● **YOUR GOAL**
Using the records below, output the stretch that opens with the line containing "Rieke, Lukas und Hannah" and closes with the line containing "Die Beerdigung findet", exactly and including both lines, with nothing more.

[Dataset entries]
========
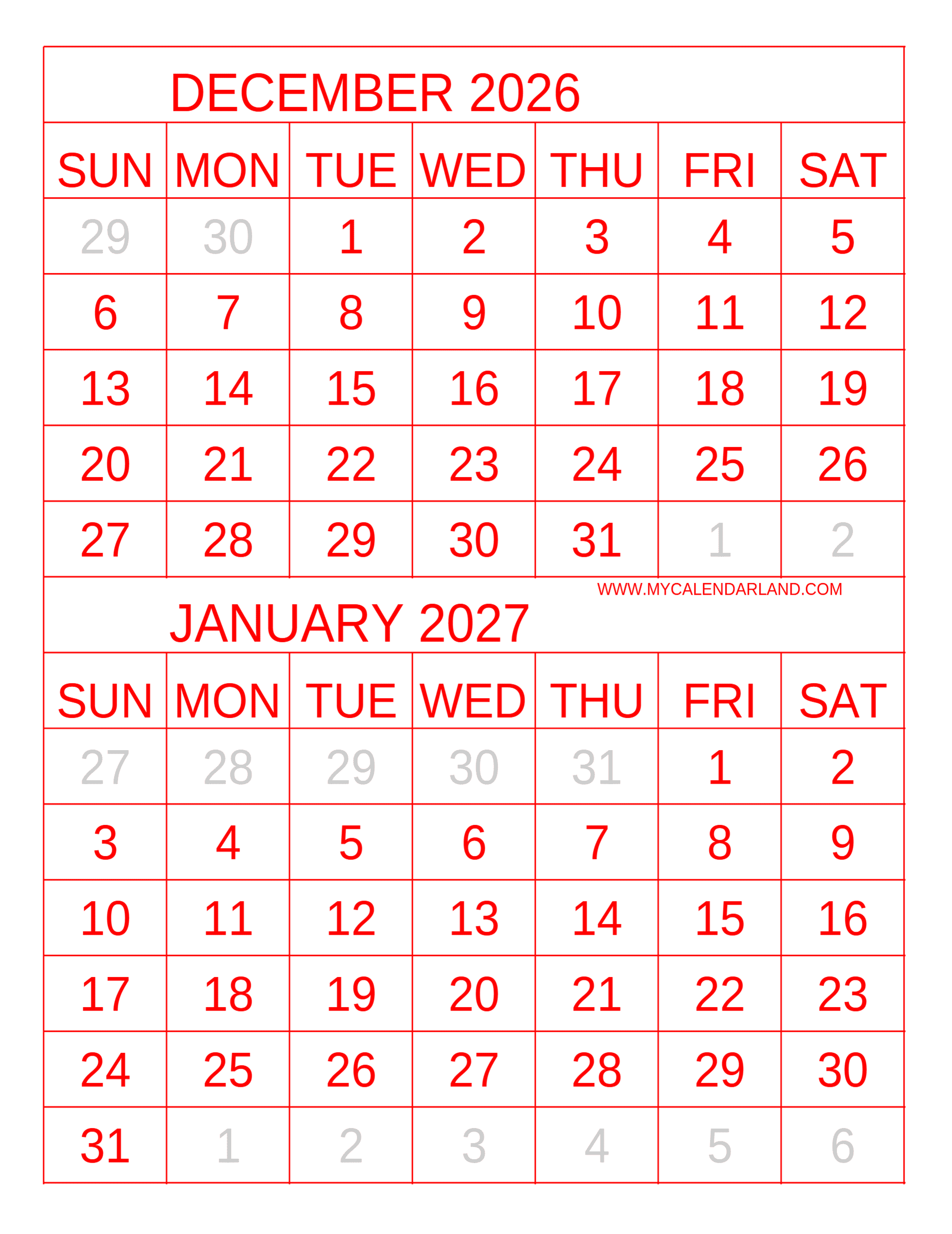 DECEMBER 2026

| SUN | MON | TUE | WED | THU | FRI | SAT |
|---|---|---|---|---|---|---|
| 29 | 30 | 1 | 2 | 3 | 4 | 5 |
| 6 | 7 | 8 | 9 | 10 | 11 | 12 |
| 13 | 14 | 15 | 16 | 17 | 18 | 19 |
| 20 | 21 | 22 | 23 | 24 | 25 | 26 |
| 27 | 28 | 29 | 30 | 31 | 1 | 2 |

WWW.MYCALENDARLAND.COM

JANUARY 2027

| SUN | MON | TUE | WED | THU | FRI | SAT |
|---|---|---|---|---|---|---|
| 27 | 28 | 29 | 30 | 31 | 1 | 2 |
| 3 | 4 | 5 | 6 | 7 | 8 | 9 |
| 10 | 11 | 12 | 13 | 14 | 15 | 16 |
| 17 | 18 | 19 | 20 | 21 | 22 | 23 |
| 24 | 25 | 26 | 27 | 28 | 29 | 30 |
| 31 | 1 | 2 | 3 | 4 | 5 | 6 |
========
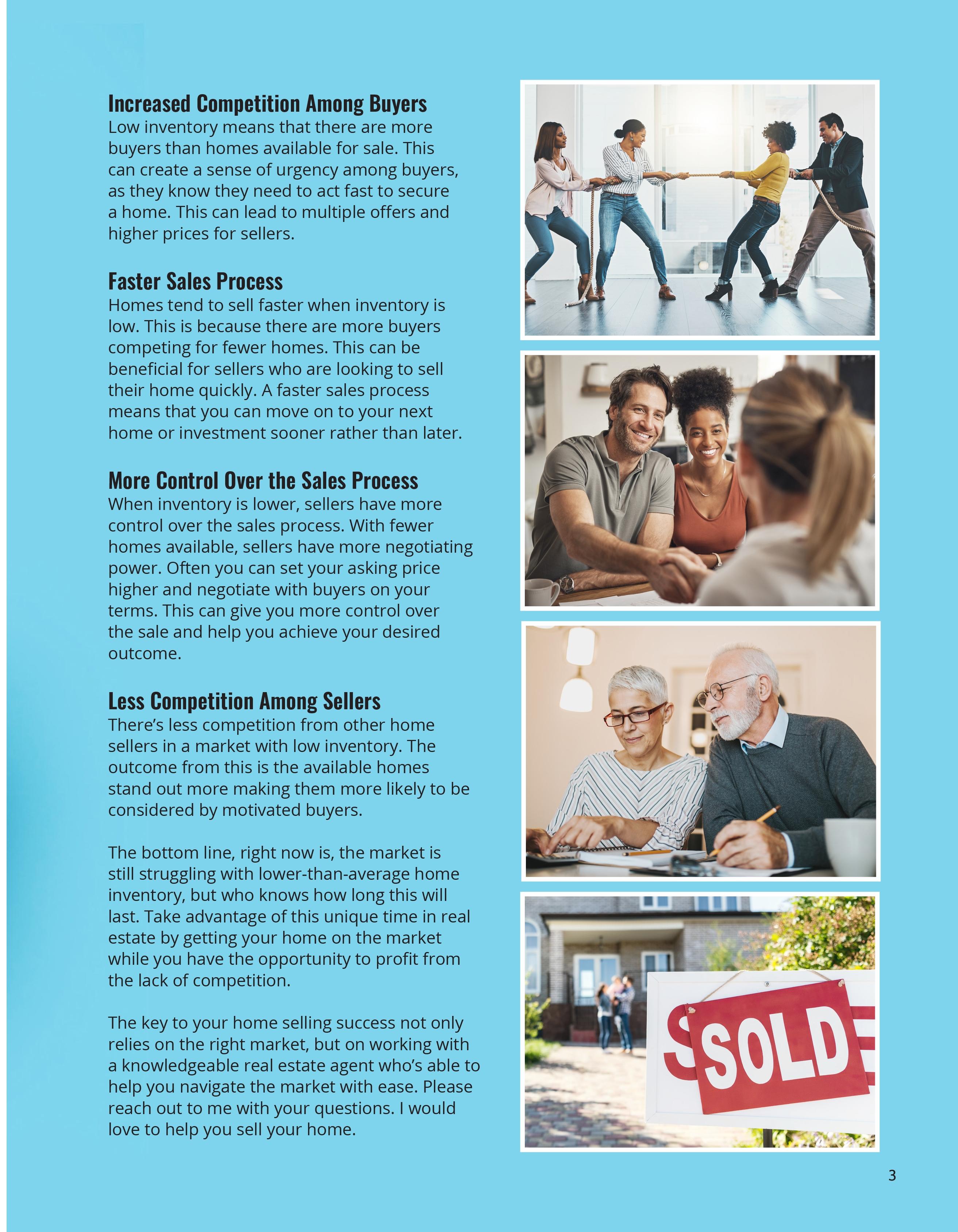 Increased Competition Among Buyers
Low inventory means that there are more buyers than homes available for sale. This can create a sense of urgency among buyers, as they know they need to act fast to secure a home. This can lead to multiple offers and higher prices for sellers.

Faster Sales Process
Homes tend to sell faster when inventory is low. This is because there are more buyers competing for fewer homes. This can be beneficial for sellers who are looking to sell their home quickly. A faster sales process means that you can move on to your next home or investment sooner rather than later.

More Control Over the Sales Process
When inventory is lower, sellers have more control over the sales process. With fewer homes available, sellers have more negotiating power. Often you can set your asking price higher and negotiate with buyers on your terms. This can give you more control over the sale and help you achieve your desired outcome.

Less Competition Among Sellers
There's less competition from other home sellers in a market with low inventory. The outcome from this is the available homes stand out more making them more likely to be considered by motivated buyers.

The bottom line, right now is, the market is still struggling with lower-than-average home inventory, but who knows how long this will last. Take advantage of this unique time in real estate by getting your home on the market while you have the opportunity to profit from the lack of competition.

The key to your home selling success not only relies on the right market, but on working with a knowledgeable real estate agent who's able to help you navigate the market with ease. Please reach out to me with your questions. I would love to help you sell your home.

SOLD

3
========
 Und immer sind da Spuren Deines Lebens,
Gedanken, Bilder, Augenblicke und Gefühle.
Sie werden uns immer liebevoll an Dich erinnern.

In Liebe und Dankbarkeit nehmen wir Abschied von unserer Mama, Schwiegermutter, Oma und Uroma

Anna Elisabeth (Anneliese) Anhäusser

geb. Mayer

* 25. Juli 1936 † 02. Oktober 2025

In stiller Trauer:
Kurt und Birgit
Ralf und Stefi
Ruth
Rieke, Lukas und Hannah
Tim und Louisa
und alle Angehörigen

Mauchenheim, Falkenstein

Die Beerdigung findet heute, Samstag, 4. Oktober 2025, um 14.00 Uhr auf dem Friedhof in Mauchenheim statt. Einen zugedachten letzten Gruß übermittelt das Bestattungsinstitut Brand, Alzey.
========
● **SOLUTION TO THE PROBLEM**
Rieke, Lukas und Hannah
Tim und Louisa
und alle Angehörigen

Mauchenheim, Falkenstein

Die Beerdigung findet heute, Samstag, 4. Oktober 2025, um 14.00 Uhr auf dem Friedhof in Mauchenheim statt. Einen zugedachten letzten Gruß übermittelt das Bestattungsinstitut Brand, Alzey.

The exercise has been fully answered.